═════ DOCUMENT TEXT

• G6PD: A Global Issue with Many Variants

    There are many variants of G6PD deficiency. The Mediterranean variant is common in Sothern Europe, Northern Africa, and the Middle East and is characterized by very low levels of the enzyme and severe reactions to drugs. While other forms such as the A- variant found in southern Africa and South America can have higher enzyme levels, patients treated with Primaquine can still have severe reactions requiring hospitalization and blood transfusions.

  • No Good Solution for Malaria

    Some doctors have found that giving Primaquine only once per week and significantly extending the treatment duration can be acceptable, but this isn’t always possible and creates compliance risks. Testing for the enzyme condition is not always available and the tests become less sensitive once a patient has malaria. In Brazil doctors have made the case that consistently testing for the deficiency would be more cost effective than treating those with severe reactions. Successful patient screening still doesn’t deal with the fundamental issue of how to treat those patients with malaria and G6PD without hospital admission.

══════════
═════ DATA EXTRACT

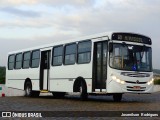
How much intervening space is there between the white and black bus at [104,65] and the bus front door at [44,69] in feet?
2.92

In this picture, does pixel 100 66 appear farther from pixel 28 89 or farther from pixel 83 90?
pixel 28 89

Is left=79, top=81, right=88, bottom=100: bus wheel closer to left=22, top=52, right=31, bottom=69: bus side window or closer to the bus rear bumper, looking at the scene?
the bus rear bumper

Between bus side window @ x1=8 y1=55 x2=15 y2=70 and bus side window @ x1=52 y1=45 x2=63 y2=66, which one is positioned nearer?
bus side window @ x1=52 y1=45 x2=63 y2=66

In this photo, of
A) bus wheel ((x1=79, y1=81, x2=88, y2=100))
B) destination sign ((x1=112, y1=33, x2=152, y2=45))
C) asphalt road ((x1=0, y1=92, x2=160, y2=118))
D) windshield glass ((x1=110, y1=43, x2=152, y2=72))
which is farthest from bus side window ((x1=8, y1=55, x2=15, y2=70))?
windshield glass ((x1=110, y1=43, x2=152, y2=72))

══════════

▸ **EXPLORE THE MATERIAL**
(1) From the passage on G6PD deficiency and malaria, reproduce word for word the stretch that begins with "Some doctors have" and ends after "without hospital admission.".
(2) In the passage on G6PD deficiency and malaria, what case have doctors in Brazil made?
(3) Continue the passage on G6PD deficiency and malaria from its final sentence.

▸ **YOUR RESPONSES**
(1)
Some doctors have found that giving Primaquine only once per week and significantly extending the treatment duration can be acceptable, but this isn’t always possible and creates compliance risks. Testing for the enzyme condition is not always available and the tests become less sensitive once a patient has malaria. In Brazil doctors have made the case that consistently testing for the deficiency would be more cost effective than treating those with severe reactions. Successful patient screening still doesn’t deal with the fundamental issue of how to treat those patients with malaria and G6PD without hospital admission.

(2) They have argued that consistently testing for the deficiency would be more cost effective than treating those with severe reactions.

(3)
Svalinn plans to deliver a safe program of treatment eliminating the cost and complexity of testing for G6PD

400 million humans have the genetic enzyme variant putting them at risk for severe toxicity with the current treatments for Plasmodium Vivax Malaria. 

Svalinn is developing novel therapies for Plasmodium Vivax, enabling all people to be cured of this disease regardless of their enzyme status.

Vaccines are Part of the Answer

We at Svalinn are very pleased to see the progress on malarial vaccines, but these vaccines will only be part of the ultimate solution.  The R21/Matrix M vaccine recently promoted by WHO can prevent 75% of malaria cases. If 70% of the population receives the vaccine malaria cases could drop by around half, a significant accomplishment but far short of eradication.